Task details
The line containing "In this photograph, does" marks the start of the required copy, which runs to the final line of the entries; return those lines exactly, without any pictures.

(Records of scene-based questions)
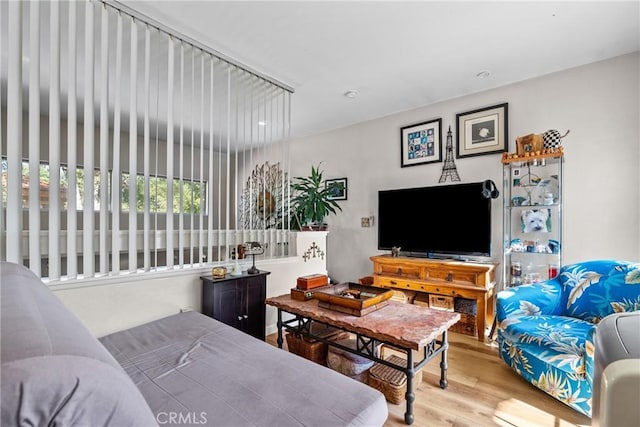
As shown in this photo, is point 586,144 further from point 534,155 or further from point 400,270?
point 400,270

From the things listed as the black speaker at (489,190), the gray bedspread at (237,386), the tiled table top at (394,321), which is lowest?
the gray bedspread at (237,386)

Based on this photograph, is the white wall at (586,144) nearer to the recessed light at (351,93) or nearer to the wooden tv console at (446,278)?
the recessed light at (351,93)

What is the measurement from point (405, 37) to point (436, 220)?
1.88m

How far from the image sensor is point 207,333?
1.68 meters

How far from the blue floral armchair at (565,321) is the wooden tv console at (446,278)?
1.53 feet

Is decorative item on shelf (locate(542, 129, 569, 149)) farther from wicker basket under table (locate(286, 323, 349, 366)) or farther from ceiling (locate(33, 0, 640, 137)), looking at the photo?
wicker basket under table (locate(286, 323, 349, 366))

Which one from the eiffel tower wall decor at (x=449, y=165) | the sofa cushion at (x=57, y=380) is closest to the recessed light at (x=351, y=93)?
the eiffel tower wall decor at (x=449, y=165)

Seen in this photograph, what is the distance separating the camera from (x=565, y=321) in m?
2.06

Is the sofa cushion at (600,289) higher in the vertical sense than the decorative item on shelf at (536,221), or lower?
lower

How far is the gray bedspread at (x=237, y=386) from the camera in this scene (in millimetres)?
988

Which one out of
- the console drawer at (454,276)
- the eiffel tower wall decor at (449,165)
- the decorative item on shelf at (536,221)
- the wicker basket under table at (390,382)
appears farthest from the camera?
the eiffel tower wall decor at (449,165)

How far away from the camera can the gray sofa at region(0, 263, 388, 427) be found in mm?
511

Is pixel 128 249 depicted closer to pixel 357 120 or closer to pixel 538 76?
pixel 357 120

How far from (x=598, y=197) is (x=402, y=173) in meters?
1.87
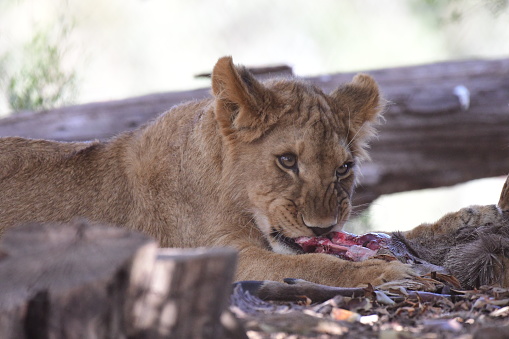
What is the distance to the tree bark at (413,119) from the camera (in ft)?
23.4

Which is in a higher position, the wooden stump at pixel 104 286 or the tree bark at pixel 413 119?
the wooden stump at pixel 104 286

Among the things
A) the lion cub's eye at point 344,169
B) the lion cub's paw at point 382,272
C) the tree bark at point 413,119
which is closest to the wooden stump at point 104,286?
the lion cub's paw at point 382,272

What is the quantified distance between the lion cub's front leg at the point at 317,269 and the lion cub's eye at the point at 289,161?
1.55 ft

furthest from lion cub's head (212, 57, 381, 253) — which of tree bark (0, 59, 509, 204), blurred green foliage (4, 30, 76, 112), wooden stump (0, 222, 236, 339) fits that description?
blurred green foliage (4, 30, 76, 112)

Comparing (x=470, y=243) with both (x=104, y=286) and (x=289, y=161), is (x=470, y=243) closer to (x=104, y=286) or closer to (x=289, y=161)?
(x=289, y=161)

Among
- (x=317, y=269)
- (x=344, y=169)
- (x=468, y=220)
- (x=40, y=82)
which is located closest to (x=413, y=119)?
(x=468, y=220)

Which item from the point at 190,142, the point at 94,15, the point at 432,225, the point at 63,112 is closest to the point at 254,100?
the point at 190,142

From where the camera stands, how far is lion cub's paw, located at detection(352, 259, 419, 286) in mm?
3682

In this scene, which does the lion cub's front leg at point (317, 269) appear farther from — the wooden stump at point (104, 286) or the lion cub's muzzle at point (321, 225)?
the wooden stump at point (104, 286)

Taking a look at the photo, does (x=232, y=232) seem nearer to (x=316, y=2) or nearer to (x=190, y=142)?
(x=190, y=142)

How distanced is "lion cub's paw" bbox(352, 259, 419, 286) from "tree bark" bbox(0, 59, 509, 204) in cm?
327

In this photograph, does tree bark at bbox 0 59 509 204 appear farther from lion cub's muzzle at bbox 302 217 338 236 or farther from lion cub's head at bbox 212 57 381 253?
lion cub's muzzle at bbox 302 217 338 236

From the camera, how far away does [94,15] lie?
60.8 feet

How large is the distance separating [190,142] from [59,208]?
86cm
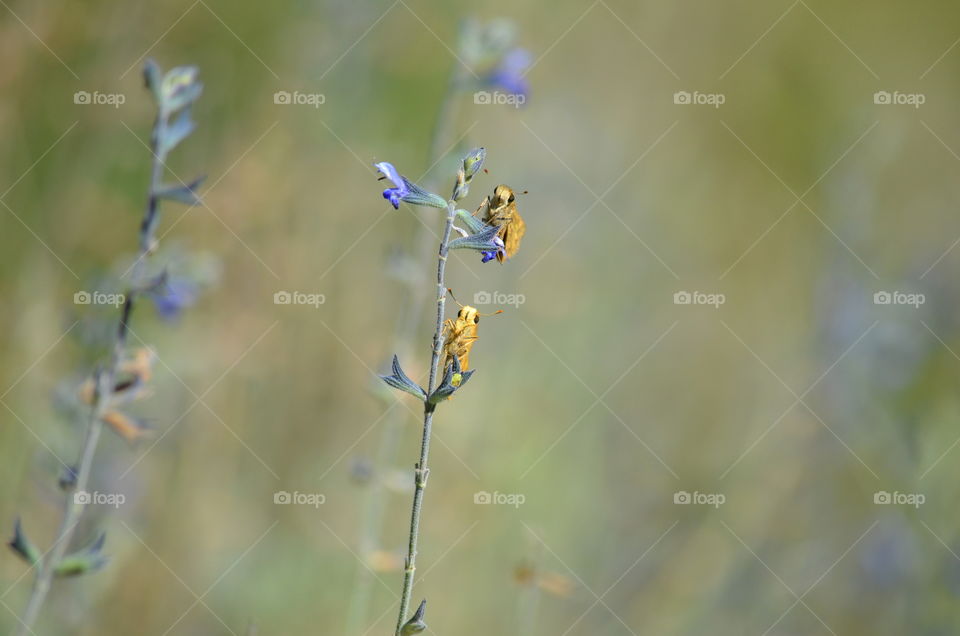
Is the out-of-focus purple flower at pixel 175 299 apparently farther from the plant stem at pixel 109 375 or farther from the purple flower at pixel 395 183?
the purple flower at pixel 395 183

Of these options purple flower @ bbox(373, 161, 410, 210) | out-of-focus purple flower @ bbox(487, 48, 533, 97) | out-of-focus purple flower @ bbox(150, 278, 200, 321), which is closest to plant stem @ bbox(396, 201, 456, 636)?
purple flower @ bbox(373, 161, 410, 210)

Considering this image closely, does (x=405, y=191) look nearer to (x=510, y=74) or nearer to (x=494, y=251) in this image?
(x=494, y=251)

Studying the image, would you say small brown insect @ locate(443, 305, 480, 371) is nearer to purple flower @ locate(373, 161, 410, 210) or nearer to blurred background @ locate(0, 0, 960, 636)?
purple flower @ locate(373, 161, 410, 210)

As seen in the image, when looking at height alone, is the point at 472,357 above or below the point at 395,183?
below

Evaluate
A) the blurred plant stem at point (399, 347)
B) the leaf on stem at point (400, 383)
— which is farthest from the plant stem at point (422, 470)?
the blurred plant stem at point (399, 347)

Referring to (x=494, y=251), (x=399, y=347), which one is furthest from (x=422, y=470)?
(x=399, y=347)

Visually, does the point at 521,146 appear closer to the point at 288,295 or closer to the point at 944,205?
the point at 288,295
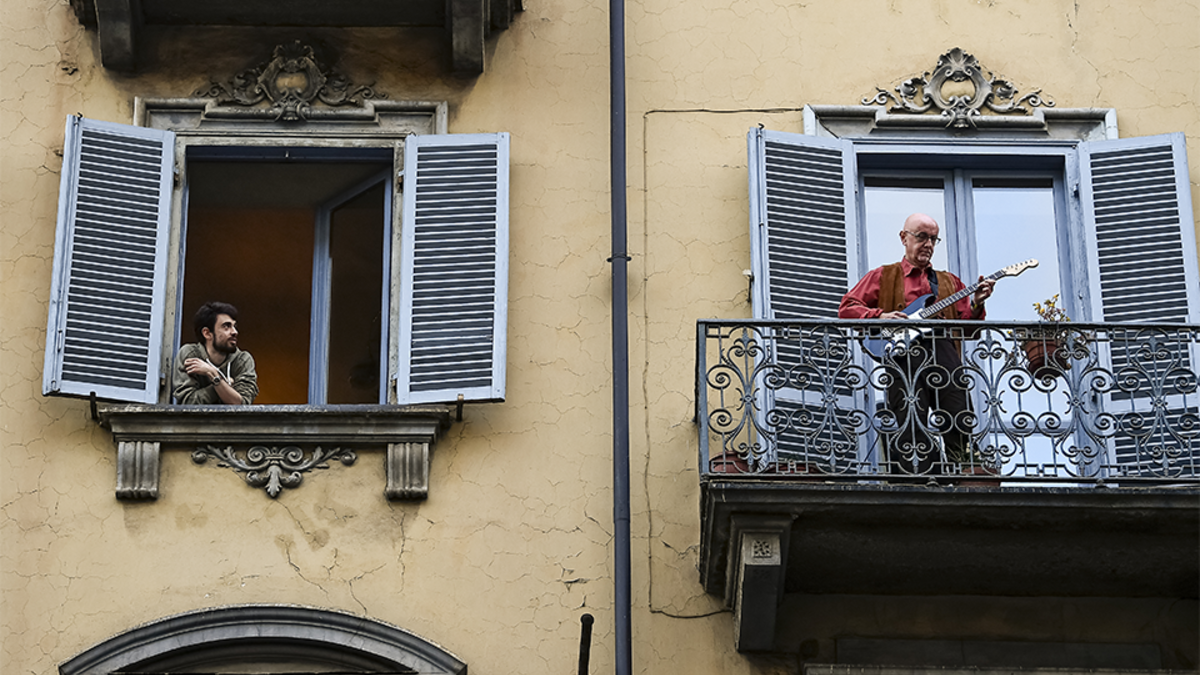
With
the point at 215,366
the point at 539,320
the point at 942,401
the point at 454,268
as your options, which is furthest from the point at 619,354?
the point at 215,366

Written solution
In this photograph, does tree bark at bbox 0 59 509 204 appear farther from lion cub's muzzle at bbox 302 217 338 236 or farther from lion cub's head at bbox 212 57 381 253?
lion cub's muzzle at bbox 302 217 338 236

From the camera, how far away does [94,15] lie?
60.8 feet

How large is the distance separating [190,142] from [59,208]?
86cm
Is the out-of-focus purple flower at pixel 175 299 apparently farther from the plant stem at pixel 109 375 or farther from the purple flower at pixel 395 183?
the purple flower at pixel 395 183

Of these options purple flower @ bbox(373, 161, 410, 210) | out-of-focus purple flower @ bbox(487, 48, 533, 97) | out-of-focus purple flower @ bbox(150, 278, 200, 321), which is closest to plant stem @ bbox(396, 201, 456, 636)?
purple flower @ bbox(373, 161, 410, 210)

Considering this image closely, does (x=405, y=191) look nearer to (x=510, y=74) or nearer to (x=494, y=251) in this image?
(x=494, y=251)

Studying the image, would you say small brown insect @ locate(443, 305, 480, 371) is nearer to purple flower @ locate(373, 161, 410, 210) or nearer to blurred background @ locate(0, 0, 960, 636)?
purple flower @ locate(373, 161, 410, 210)

As seen in the image, when looking at height alone, is the point at 472,357 above or below the point at 395,183?
below

Evaluate
A) the blurred plant stem at point (399, 347)
B) the leaf on stem at point (400, 383)
— which is farthest from the plant stem at point (422, 470)?
the blurred plant stem at point (399, 347)

Referring to (x=494, y=251), (x=399, y=347), which one is furthest from (x=422, y=470)?
(x=399, y=347)

Visually, does the point at 521,146 appear closer to the point at 288,295 or closer to the point at 944,205?
the point at 288,295
With
the point at 215,366
the point at 539,320
the point at 942,401
the point at 454,268
as your options, which is furthest from the point at 619,354?
the point at 215,366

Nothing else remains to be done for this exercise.